Pull out each line of the material below that contains the word "green", and copy every such line in full.

Provided data:
______
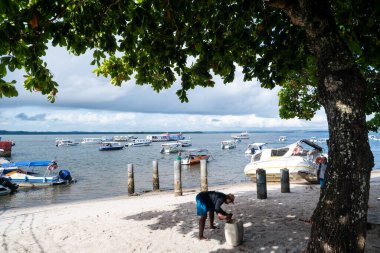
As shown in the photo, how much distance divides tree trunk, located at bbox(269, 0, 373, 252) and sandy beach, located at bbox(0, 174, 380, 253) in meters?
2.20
______
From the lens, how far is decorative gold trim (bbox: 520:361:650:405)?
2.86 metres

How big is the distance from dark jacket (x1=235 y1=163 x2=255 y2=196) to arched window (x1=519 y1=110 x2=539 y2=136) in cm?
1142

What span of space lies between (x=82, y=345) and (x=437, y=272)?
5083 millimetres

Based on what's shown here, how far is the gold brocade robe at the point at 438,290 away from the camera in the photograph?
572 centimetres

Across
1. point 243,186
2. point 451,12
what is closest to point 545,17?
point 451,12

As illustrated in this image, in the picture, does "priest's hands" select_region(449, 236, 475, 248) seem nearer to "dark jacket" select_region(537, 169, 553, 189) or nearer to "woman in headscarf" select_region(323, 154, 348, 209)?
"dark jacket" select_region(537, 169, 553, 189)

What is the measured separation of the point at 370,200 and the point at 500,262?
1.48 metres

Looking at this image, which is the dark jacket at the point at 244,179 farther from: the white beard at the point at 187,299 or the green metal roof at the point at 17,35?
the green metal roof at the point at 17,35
______
Solution below:
Looking at this image, which is the dark jacket at the point at 244,179 farther from: the white beard at the point at 187,299 or the green metal roof at the point at 17,35?
the green metal roof at the point at 17,35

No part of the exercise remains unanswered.